Schon bei der Verlesung der ersten Meldung stoppte der Oberkommissar und drehte
den Zündschlüssel so weit zurück, dass zwar der Motor abstarb, das Radio jedoch
weiter lief.
     
    Kassel: Schon wenige Stunden nach Bekanntwerden einer schrecklichen
Familientragödie in Kassel mit drei Toten ist der Täter gefasst worden. Wie der
leitende Oberstaatsanwalt Franz Marnet gegenüber unserem Sender bekanntgab, wurde
Kemal B. am Ende einer wilden Verfolgungsjagd in Höhe des Rasthofs Kassel nach einem
spektakulären Unfall gestellt, bei dem er sich schwerste Verletzungen zuzog. Zur
Stunde kämpfen die Ärzte des Kasseler Klinikums um sein Leben. Marnet erklärte weiter,
dass alles auf eine Familientragödie im Migrantenmilieu hindeutet, nachdem sich
der Täter am frühen Abend eine hitzige Auseinandersetzung mit seinem Vater, einem
der Opfer der Bluttat, geliefert hatte. Worum es bei dem Streit ging, konnte noch
nicht geklärt werden. Frankfurt: Die Deutsche Bank hat im vergangenen Jahr einen
Verlust von …
     
    Lenz sah noch einen Augenblick lang das Radio und dann seinen Kollegen
völlig konsterniert an.
    »Was ist denn in den Marnet gefahren?«, fragte er mehr sich selbst
als Hain. »Es ist doch noch gar nicht sicher, dass es der Türke war.«
    Hain nickte. »Und wie kommt er eigentlich an die Informationen?«
    Lenz hatte sein Telefon schon in der Hand. »Das interessiert mich auch,
und zwar ganz brennend«, antwortete er und wählte dabei.

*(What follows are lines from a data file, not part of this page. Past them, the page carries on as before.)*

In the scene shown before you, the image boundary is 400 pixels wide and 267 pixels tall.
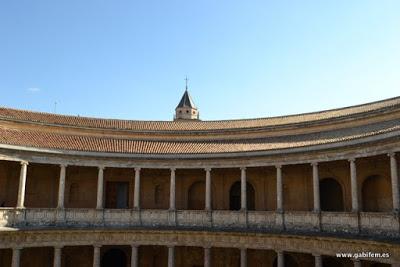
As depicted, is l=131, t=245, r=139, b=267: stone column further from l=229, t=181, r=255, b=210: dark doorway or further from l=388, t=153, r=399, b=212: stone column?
l=388, t=153, r=399, b=212: stone column

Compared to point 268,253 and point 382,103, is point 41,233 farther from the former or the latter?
point 382,103

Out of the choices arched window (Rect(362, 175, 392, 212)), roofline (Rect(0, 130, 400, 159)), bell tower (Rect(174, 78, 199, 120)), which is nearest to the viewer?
roofline (Rect(0, 130, 400, 159))

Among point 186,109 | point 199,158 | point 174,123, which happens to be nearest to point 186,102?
point 186,109

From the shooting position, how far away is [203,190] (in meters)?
33.8

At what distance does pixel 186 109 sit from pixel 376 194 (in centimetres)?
5455

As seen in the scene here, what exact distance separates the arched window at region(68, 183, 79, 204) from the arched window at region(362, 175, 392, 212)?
20.9m

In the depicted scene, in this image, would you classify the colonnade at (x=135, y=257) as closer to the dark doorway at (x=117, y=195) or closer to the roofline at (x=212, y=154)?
the dark doorway at (x=117, y=195)

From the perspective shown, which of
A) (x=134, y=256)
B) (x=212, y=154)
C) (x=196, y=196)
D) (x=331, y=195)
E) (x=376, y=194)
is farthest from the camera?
(x=196, y=196)

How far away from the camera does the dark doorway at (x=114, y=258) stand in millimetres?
33344

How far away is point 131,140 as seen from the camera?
34.1m

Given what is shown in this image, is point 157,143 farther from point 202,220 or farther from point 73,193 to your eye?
point 202,220

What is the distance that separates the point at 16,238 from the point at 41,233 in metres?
1.44

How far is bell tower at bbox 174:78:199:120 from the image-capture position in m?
78.3

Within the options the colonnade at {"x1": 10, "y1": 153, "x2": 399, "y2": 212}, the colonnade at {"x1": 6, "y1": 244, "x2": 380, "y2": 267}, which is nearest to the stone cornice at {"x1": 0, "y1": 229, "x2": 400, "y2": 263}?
the colonnade at {"x1": 6, "y1": 244, "x2": 380, "y2": 267}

    »Brandt«, erklang es aus dem kleinen Lautsprecher an seinem Ohr.
    »Ludger, hier ist Paul. Ich hab gerade im Radio gehört, dass Staatsanwalt
Marnet den Türken als Täter verkauft. Nicht als Verdächtigen, sondern als Täter!
Das kann er doch unmöglich von dir haben?«
    Den letzten Satz hatte er etwas zu laut abgeschickt.
    »Nun komm mal wieder runter, Paul«, erwiderte der Kriminalrat am anderen
Ende gereizt. »Ich habe mit Oberstaatsanwalt Marnet telefoniert, was durchaus nicht
außergewöhnlich ist, immerhin ist er der Herr des Verfahrens. Dafür, was er aus
den Informationen macht, die er von mir bekommt, kann ich nichts. Der Mann ist alt
und erfahren genug, um zu dem stehen zu können, was er erzählt.«
    »Aber es gibt doch jede Menge Indizien, die in andere Richtungen weisen.
Warum also versucht Marnet, so schnell den Deckel auf die Geschichte zu kriegen?«
    »Mensch, Paul, die Sachlage ist doch so unklar nicht. Marnet lehnt
sich ein klein bisschen weit aus dem Fenster, das finde ich auch, aber für mich
steht der Sohn als Täter quasi ebenso fest wie für ihn.«
    »Quasi, Ludger! Quasi! Und in diesem Quasi stecken noch jede Menge
Zweifel, wenn du mich fragst.«
    »Ich frage dich aber nicht«, kam es nach einer kurzen Pause zurück.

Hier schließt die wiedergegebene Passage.